I am lazy enough to not cancel a magazine subscription that I didn’t even order. This month I was glad that I didn’t cancel it because I found this recipe in a Glamour Magazine of all places. The recipe is from New York City’s Butter Lane Bakery.
On Serious Eats they describe the difference between two different icing types that they use @ Butter Lane Bakery. They make an American icing version and a French version. This recipe is the Americano! What do you think?
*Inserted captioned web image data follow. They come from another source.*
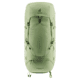 Deuter Aircontact Lite 45 + 10 SL Backpack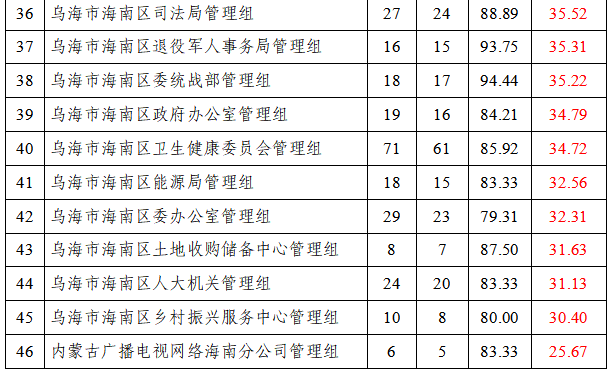 640 (5).png 640 (5).png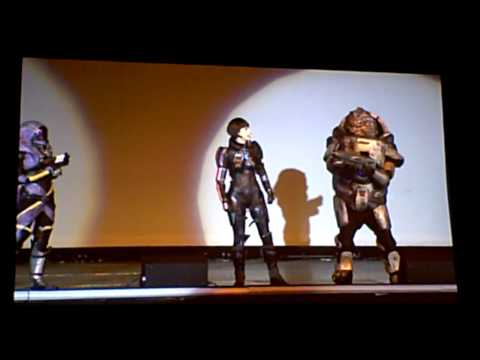 Resident Evil 4 Ultimate HD Edition Trailer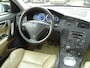 Volvo S60 2.5 R 300PK, Schuif/Kanteldak, Leder, Uniek, Spaceball, Compleet!!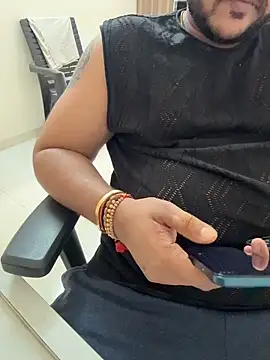 Rah0091 online show from 02-04-26, 09:59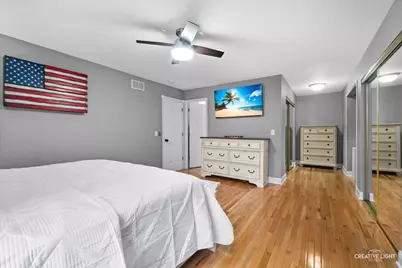 37 S Bereman Road, Montgomery, IL 60538 - Photo 16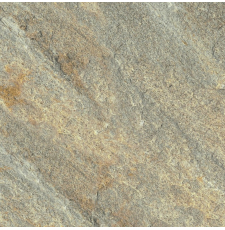 Напольная плитка-клинкер Керамин Базальт 4 29.8x29.8, коричневый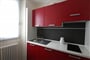 Atelier Desing hotel Brescia leto2021 (10)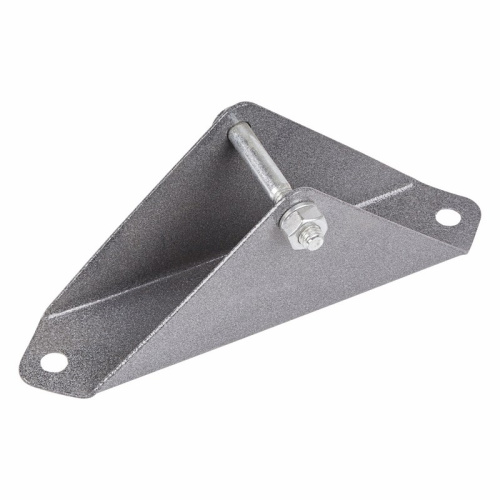 картинка Пятка для мачт малая REXANT от магазина Сантехстрой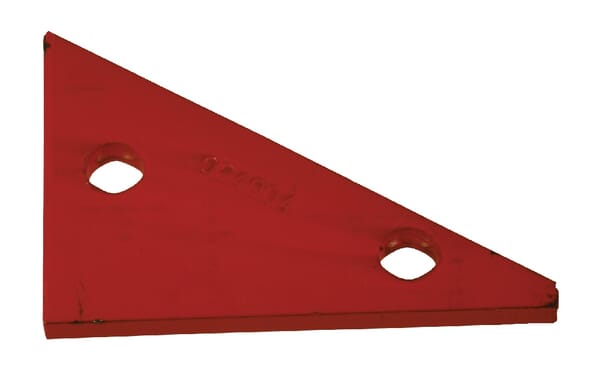 Anlagenfüllstück L./R. 024004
Banana Cupcakes with Peanut Butter Frosting Recipe!
1 ½ cups sugar
1 stick butter, softened
2 large eggs
1 ½ tsp vanilla extract
2 cups all purpose flour
¼ tsp baking soda
¼ tsp salt
1 cup buttermilk
1 ¼ cups banana, mashed
Preheat the oven to 350F. In a mixer combine the sugar and softened butter. Add the eggs, vanilla, and mix well. Now combine all of the dry ingredients: flour, baking soda, and salt into a bowel. Then add the dry ingredients to the sugar and butter mixture and then add the buttermilk and mix 2 minutes more. Put cupcake liners into the muffin tins. Fold in the mashed banana to the batter and then fill the tins to 2/3’s full. Bake for 25 minutes.
Peanut Butter Frosting:
2 cups powdered sugar
1 stick softened butter, unsalted
1 tsp vanilla
1 cup peanut butter (the light colored creamy version is best)
3 tbsp milk
Blend these ingredients together in a mixer. I used the “natural” peanut butter but it looked really dark in color and I think a jiffy version smooth peanut butter would have a much nicer cupcake color.